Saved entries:
┄┄┄┄┄┄┄┄┄┄┄┄┄┄┄┄┄┄┄┄
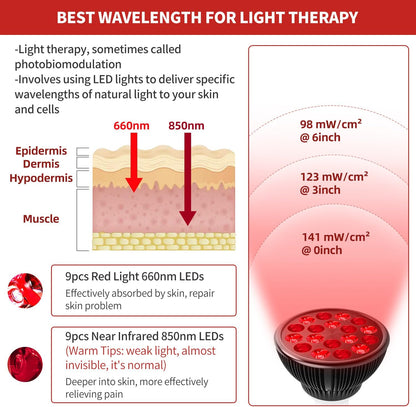 BEST WAVELENGTH FOR LIGHT THERAPY

-Light therapy, sometimes called photobiomodulation
-Involves using LED lights to deliver specific wavelengths of natural light to your skin and cells

660nm
850nm

Epidermis
Dermis
Hypodermis
Muscle

9pcs Red Light 660nm LEDs
Effectively absorbed by skin, repair skin problem

9pcs Near Infrared 850nm LEDs
(Warm Tips: weak light, almost invisible, it's normal)
Deeper into skin, more effectively relieving pain

98 mW/cm²
@ 6inch

123 mW/cm²
@ 3inch

141 mW/cm²
@ 0inch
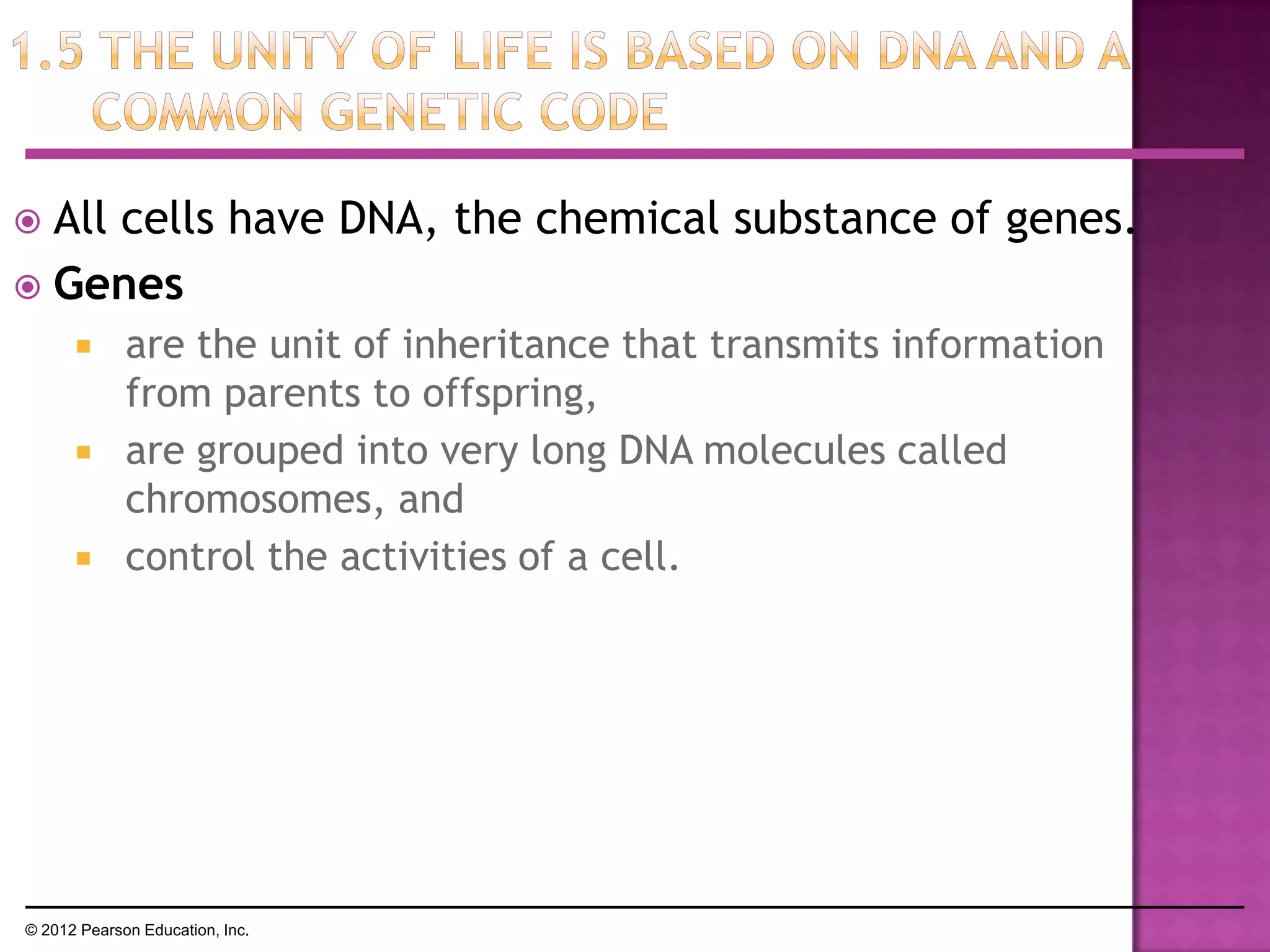 1.5 THE UNITY OF LIFE IS BASED ON DNA AND A COMMON GENETIC CODE

All cells have DNA, the chemical substance of genes.

Genes

are the unit of inheritance that transmits information from parents to offspring,

are grouped into very long DNA molecules called chromosomes, and

control the activities of a cell.

© 2012 Pearson Education, Inc.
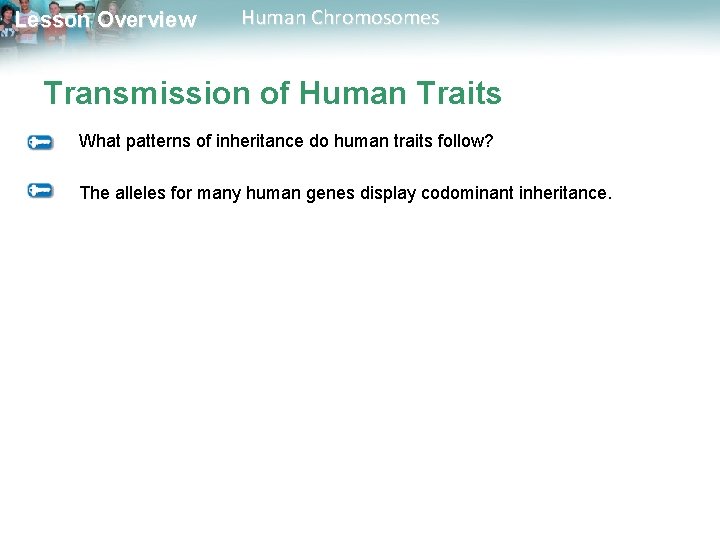 Lesson Overview Human Chromosomes

Transmission of Human Traits

What patterns of inheritance do human traits follow?

The alleles for many human genes display codominant inheritance.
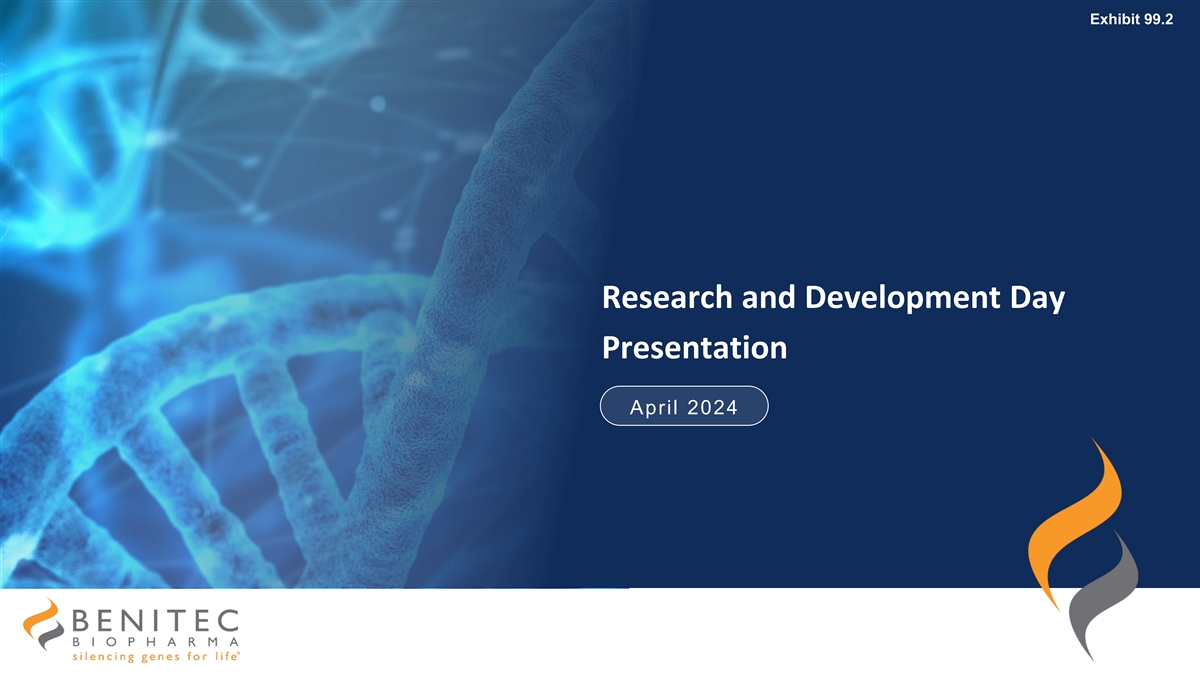 Exhibit 99.2

Research and Development Day Presentation

April 2024

BENITEC
BIOPHARMA
silencing genes for life®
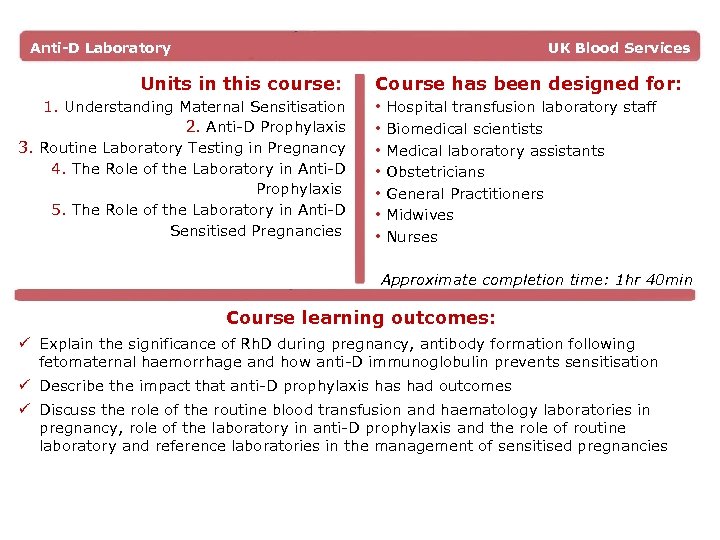 Anti-D Laboratory

UK Blood Services

Units in this course:

1. Understanding Maternal Sensitisation
2. Anti-D Prophylaxis
3. Routine Laboratory Testing in Pregnancy
4. The Role of the Laboratory in Anti-D Prophylaxis
5. The Role of the Laboratory in Anti-D Sensitised Pregnancies

Course has been designed for:

• Hospital transfusion laboratory staff
• Biomedical scientists
• Medical laboratory assistants
• Obstetricians
• General Practitioners
• Midwives
• Nurses

Approximate completion time: 1hr 40min

Course learning outcomes:

✓ Explain the significance of RhD during pregnancy, antibody formation following fetomaternal haemorrhage and how anti-D immunoglobulin prevents sensitisation
✓ Describe the impact that anti-D prophylaxis has had outcomes
✓ Discuss the role of the routine blood transfusion and haematology laboratories in pregnancy, role of the laboratory in anti-D prophylaxis and the role of routine laboratory and reference laboratories in the management of sensitised pregnancies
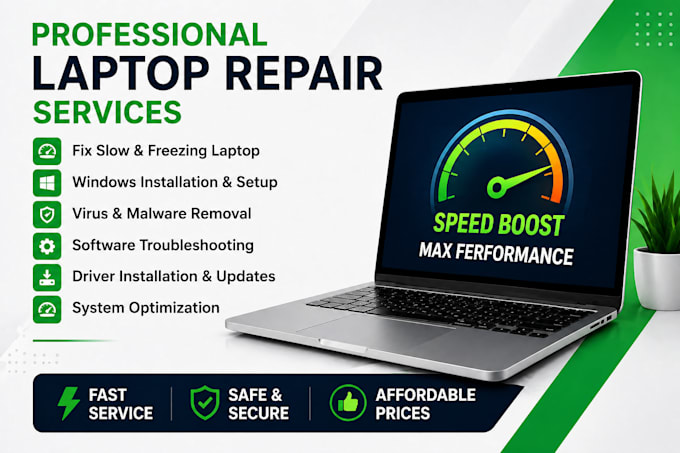 PROFESSIONAL
LAPTOP REPAIR
SERVICES

Fix Slow & Freezing Laptop
Windows Installation & Setup
Virus & Malware Removal
Software Troubleshooting
Driver Installation & Updates
System Optimization

SPEED BOOST
MAX FERFORMANCE

FAST SERVICE
SAFE & SECURE
AFFORDABLE PRICES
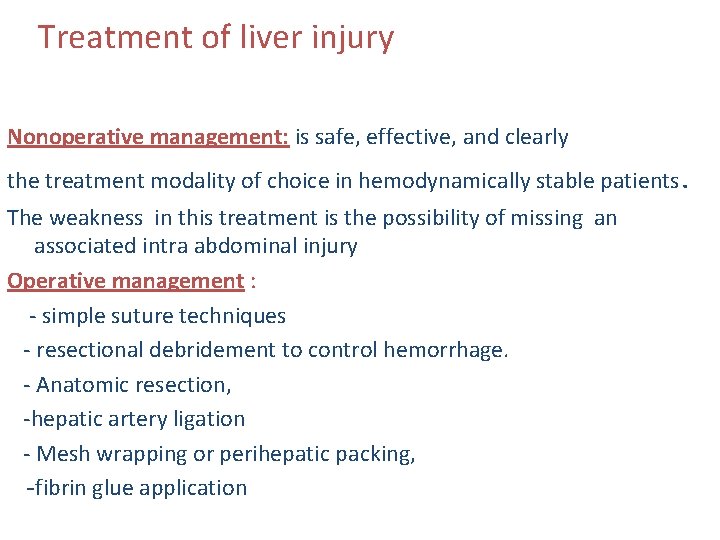 Treatment of liver injury

Nonoperative management: is safe, effective, and clearly

the treatment modality of choice in hemodynamically stable patients.

The weakness in this treatment is the possibility of missing an associated intra abdominal injury

Operative management :

- simple suture techniques

- resectional debridement to control hemorrhage.

- Anatomic resection,

-hepatic artery ligation

- Mesh wrapping or perihepatic packing,

-fibrin glue application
┄┄┄┄┄┄┄┄┄┄┄┄┄┄┄┄┄┄┄┄
## Task:
Check every line of the data above for the string "Installation", and copy those that have it.

## Response:
Windows Installation & Setup
Driver Installation & Updates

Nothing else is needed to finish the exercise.